Look through the listing below for the line containing "gothic drawings pencil". Copy it and each line after it up to and including the line containing "Cerithiidae - †", exactly, leaving out pictures.
== MATERIAL PROVIDED
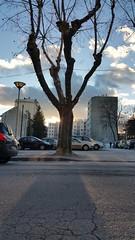 #gap #guirlandes #hiver #lumire #soleil #hauteshalpes #sun #winter (auroresb091) Tags: winter sun soleil lumire hiver gap guirlandes hauteshalpes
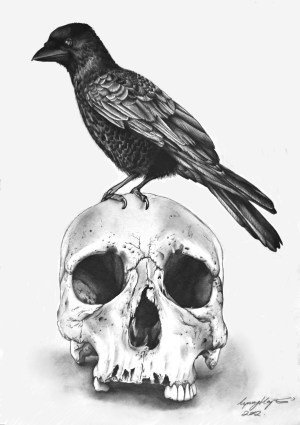gothic drawings pencil skull amazing drawing raven pencils ten artists animal sketch skulls sketching dark sketches cool simple realistic draw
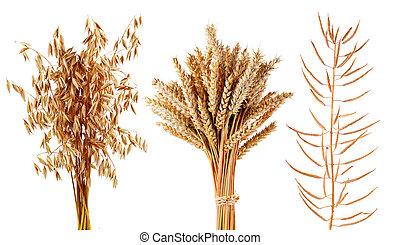 배경., 식물, 밀, 고립된, 귀리, 백색, 곡물, canola, 익은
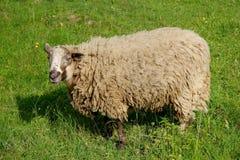 Sheep graze. On a green meadow Stock Photo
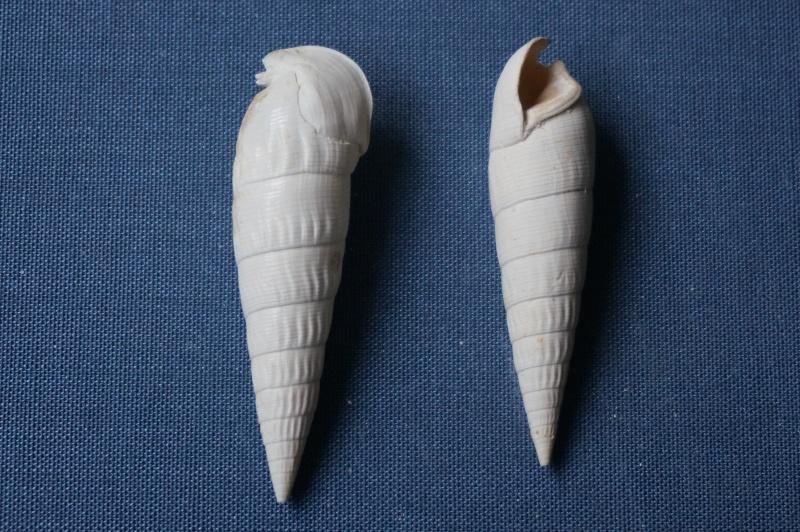 Cerithiidae - † Rhinoclavis striatus Bruguière, 1792 (GA 137 ter-1) - Lutétien et Bartonien 02012
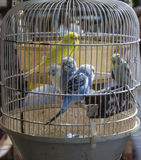 Eingesperrte Vögel Stockfotos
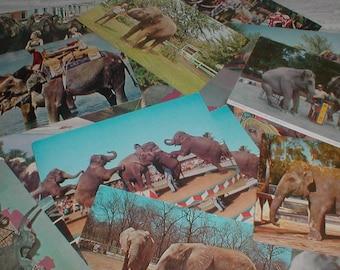 Twenty Four Elephant Postcards *Pachyderm* Circus Zoo ++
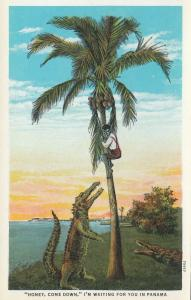 PANAMA, 10-20s; Man in coconut tree, Alligators Honey, Come Down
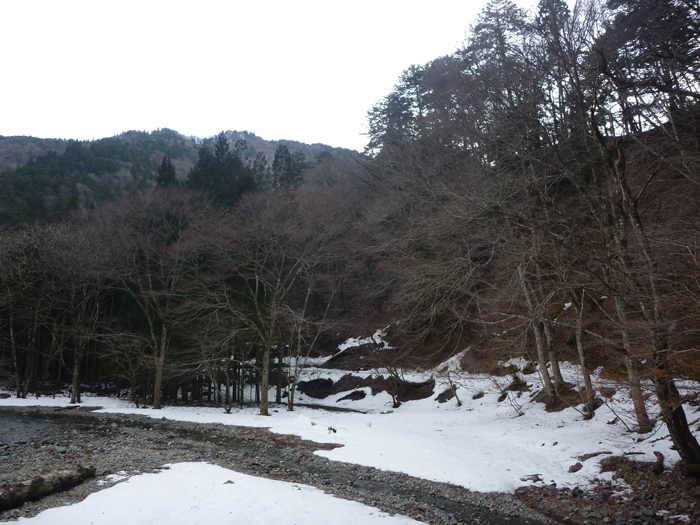 赤西自然観察教育林の全景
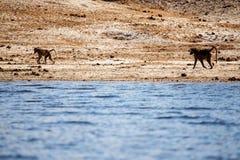 Chobe River, Botswana, Africa Royalty Free Stock Images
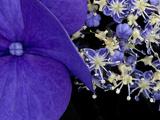 Close-up of Hydrangea  Seattle  Washington  USA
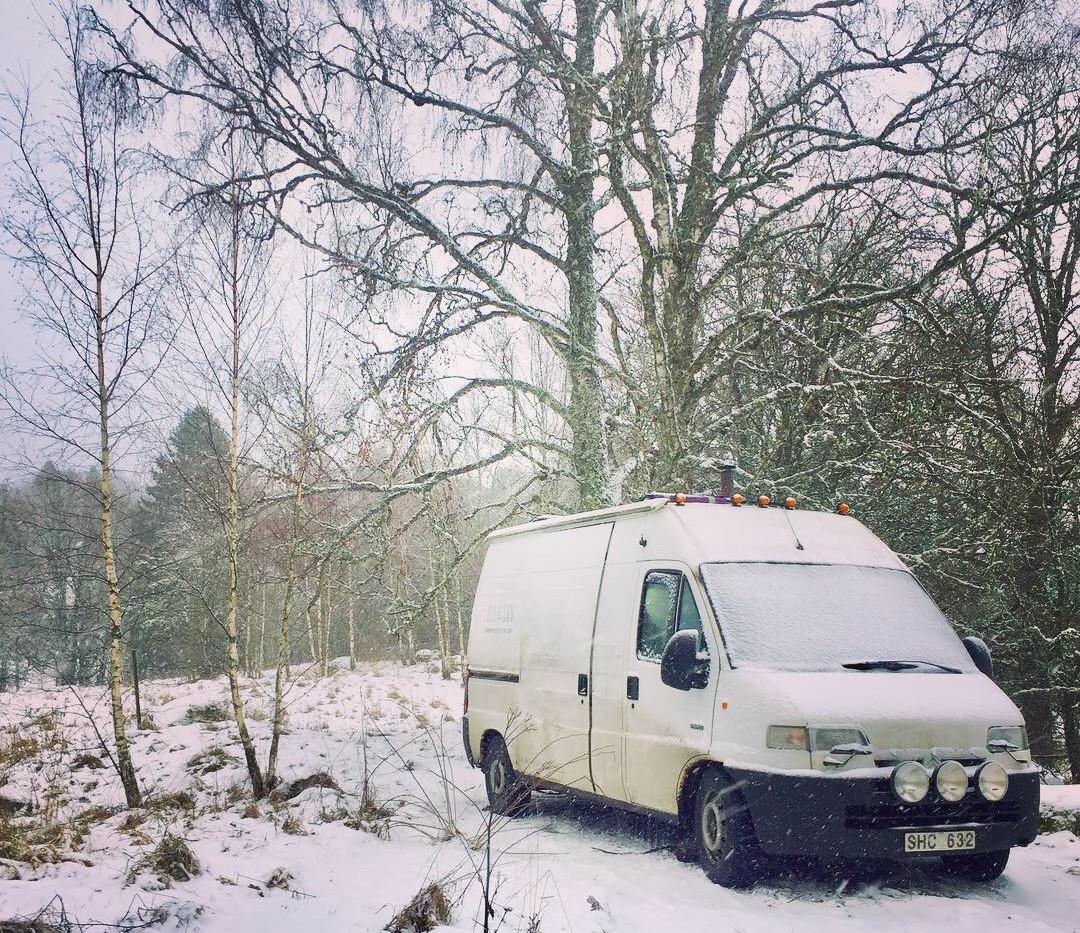 Wintertime in the swedish woods.JPG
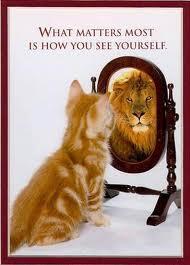 confidence 4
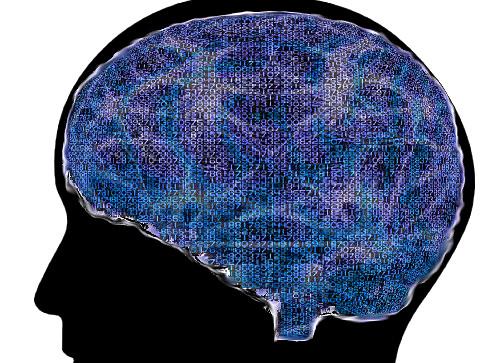 brain graphic.jpg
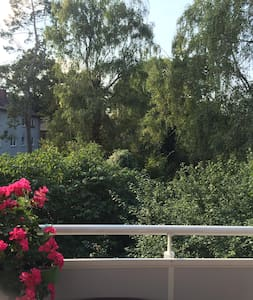 Quiet, sunny App. near Trainstation - Wiesbaden - Apartamento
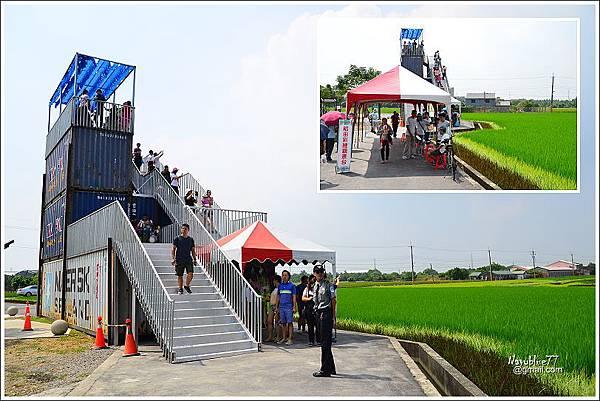 2019林鳳營台南好米季 (6).JPG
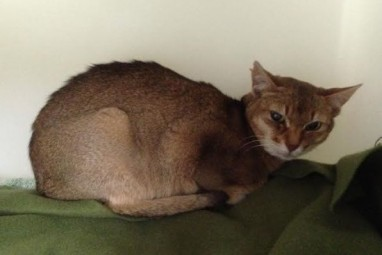 abys in shelters – The Daily Abyssinian…and Singapura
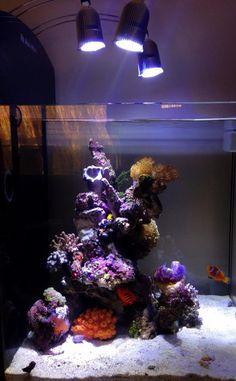 1366 Best Aquariums Saltwater Fish Tanks And Various Sea Life
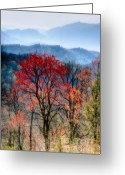 Smoky Mountains Greeting Cards - Red Spring Greeting Card by Irene Abdou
====
RESPONSE ▸
gothic drawings pencil skull amazing drawing raven pencils ten artists animal sketch skulls sketching dark sketches cool simple realistic draw
 배경., 식물, 밀, 고립된, 귀리, 백색, 곡물, canola, 익은
 Sheep graze. On a green meadow Stock Photo
 Cerithiidae - † Rhinoclavis striatus Bruguière, 1792 (GA 137 ter-1) - Lutétien et Bartonien 02012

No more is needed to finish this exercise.